PCR amplification of the nucleic acid to be detected;

southern blot hybridisation of the nucleic acid to be detected with suitable probes, preferably selected from a nucleic acid comprising at least one sequence with one of the SEQ ID numbers 1-98;

ligase chain reaction with the nucleic acid to be detected; and

isothermal nucleic acid amplification of the nucleic acid to be detected.

10. Method according to one of the claims 1-9, characterised in that the detection comprises an on-line detection of obtained amplicons.

11. Method according to one of the claims 1-10, characterised in that the amplification and/or detection of the nucleic acid to be detected occurs on a biochip.

12. Oligonucleotide for the detection of EHEC bacteria, selected from one of the nucleic acids comprising at least one sequence with one of the SEQ ID numbers 1-98 or derivatives of it.
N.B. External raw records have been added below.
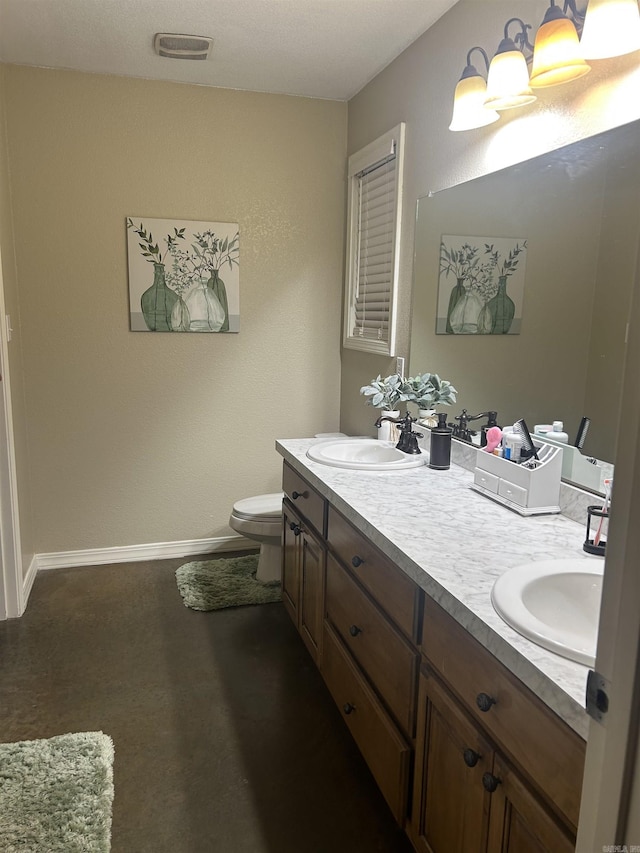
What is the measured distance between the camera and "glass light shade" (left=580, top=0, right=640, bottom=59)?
4.61 feet

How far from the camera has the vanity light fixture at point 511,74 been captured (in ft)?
5.91

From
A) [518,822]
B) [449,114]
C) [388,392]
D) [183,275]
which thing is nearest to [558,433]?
[388,392]

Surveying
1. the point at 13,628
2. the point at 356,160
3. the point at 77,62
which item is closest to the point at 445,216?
the point at 356,160

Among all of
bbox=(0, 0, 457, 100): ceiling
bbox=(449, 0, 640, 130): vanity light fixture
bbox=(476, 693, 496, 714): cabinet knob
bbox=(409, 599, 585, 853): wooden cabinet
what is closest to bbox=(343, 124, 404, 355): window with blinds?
bbox=(0, 0, 457, 100): ceiling

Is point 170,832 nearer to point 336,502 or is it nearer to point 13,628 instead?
point 336,502

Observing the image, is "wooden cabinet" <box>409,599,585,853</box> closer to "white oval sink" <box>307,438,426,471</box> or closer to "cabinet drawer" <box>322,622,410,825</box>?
"cabinet drawer" <box>322,622,410,825</box>

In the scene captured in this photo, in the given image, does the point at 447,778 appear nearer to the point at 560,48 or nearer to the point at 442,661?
the point at 442,661

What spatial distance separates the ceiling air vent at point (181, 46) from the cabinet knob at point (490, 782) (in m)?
2.89

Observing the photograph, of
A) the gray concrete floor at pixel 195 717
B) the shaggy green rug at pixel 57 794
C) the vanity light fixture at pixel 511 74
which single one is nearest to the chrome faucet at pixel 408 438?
the gray concrete floor at pixel 195 717

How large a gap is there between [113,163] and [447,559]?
2768mm

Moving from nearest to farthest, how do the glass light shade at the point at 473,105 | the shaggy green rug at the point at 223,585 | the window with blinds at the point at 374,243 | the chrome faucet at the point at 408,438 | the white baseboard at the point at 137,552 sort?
the glass light shade at the point at 473,105 → the chrome faucet at the point at 408,438 → the window with blinds at the point at 374,243 → the shaggy green rug at the point at 223,585 → the white baseboard at the point at 137,552

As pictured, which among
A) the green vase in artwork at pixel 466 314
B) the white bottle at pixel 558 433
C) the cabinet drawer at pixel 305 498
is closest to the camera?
the white bottle at pixel 558 433

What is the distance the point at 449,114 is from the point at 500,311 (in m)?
0.85

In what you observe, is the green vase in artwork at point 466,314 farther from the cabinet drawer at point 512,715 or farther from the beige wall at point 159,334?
the beige wall at point 159,334
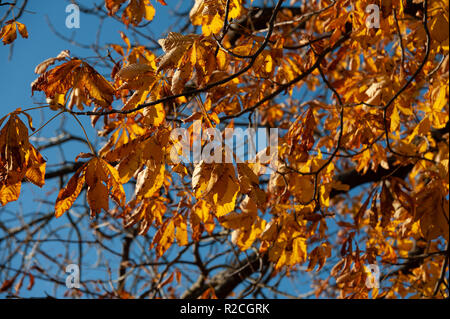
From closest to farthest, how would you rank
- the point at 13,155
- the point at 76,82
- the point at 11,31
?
1. the point at 13,155
2. the point at 76,82
3. the point at 11,31

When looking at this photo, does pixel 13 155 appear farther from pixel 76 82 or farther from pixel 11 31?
pixel 11 31

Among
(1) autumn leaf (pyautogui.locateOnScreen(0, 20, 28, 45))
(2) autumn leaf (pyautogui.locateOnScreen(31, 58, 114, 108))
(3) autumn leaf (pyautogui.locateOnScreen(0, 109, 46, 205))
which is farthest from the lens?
(1) autumn leaf (pyautogui.locateOnScreen(0, 20, 28, 45))

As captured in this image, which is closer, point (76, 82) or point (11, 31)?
point (76, 82)

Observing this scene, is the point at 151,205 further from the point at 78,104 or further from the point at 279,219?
the point at 78,104

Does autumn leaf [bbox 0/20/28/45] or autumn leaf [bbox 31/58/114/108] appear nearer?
autumn leaf [bbox 31/58/114/108]

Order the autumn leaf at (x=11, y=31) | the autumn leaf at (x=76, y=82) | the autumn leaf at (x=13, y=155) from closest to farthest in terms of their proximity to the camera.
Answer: the autumn leaf at (x=13, y=155)
the autumn leaf at (x=76, y=82)
the autumn leaf at (x=11, y=31)

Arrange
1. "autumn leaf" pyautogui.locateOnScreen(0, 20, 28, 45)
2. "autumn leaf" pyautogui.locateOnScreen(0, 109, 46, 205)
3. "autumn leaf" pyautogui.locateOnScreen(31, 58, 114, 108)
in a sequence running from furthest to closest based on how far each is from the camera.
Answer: "autumn leaf" pyautogui.locateOnScreen(0, 20, 28, 45)
"autumn leaf" pyautogui.locateOnScreen(31, 58, 114, 108)
"autumn leaf" pyautogui.locateOnScreen(0, 109, 46, 205)

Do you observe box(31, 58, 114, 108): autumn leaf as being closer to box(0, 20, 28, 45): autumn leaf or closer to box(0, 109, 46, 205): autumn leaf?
box(0, 109, 46, 205): autumn leaf

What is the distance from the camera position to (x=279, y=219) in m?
1.85

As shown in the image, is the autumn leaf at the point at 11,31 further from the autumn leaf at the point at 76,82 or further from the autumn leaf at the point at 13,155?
the autumn leaf at the point at 13,155

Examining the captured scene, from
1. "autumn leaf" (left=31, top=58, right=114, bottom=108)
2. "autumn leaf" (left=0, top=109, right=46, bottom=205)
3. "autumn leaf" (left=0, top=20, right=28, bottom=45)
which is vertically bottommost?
"autumn leaf" (left=0, top=109, right=46, bottom=205)

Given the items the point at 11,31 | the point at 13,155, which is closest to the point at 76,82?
the point at 13,155

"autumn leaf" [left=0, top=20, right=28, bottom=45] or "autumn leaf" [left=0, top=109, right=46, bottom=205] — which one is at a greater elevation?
"autumn leaf" [left=0, top=20, right=28, bottom=45]
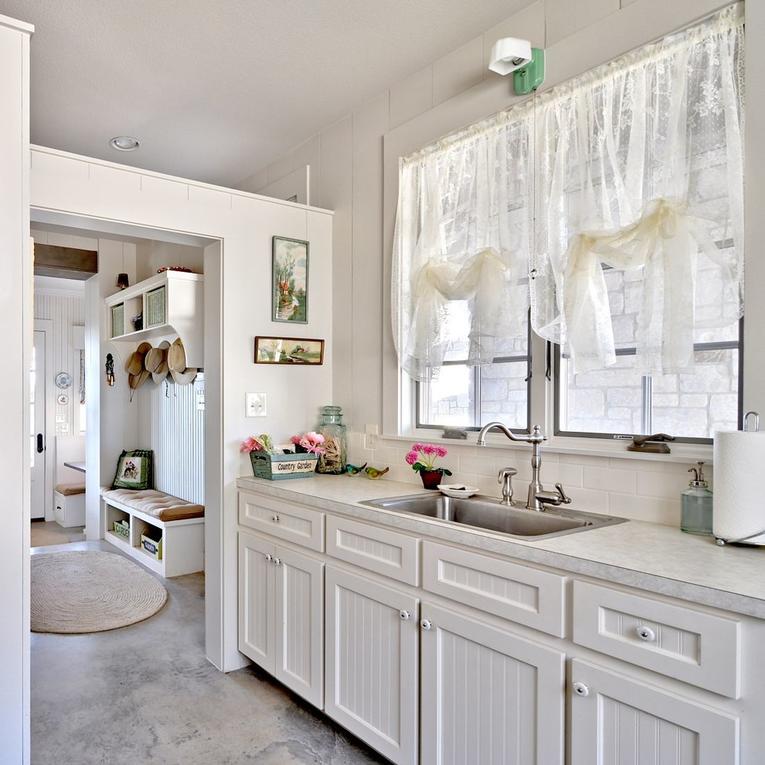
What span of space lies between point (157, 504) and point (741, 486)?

13. Combination of oligonucleotides, comprising at least one oligonucleotide comprising at least one sequence selected from one of the categories A-C and at least one oligonucleotide comprising at least one sequence selected from one of the categories D and E, preferably one sequence D and one sequence from E.

14. Combination according to claim 13, characterised in that it furthermore comprises an oligonucleotide comprising at least one sequence selected from the category F.

15. Kit for the detection of EHEC bacteria containing an oligonucleotide according to claim 12 or a combination according to one of the claims 13 or 14.

16. Application of an oligonucleotide according to claim 12 and/or a combination according to claim 13 or 14 for the detection of EHEC bacteria.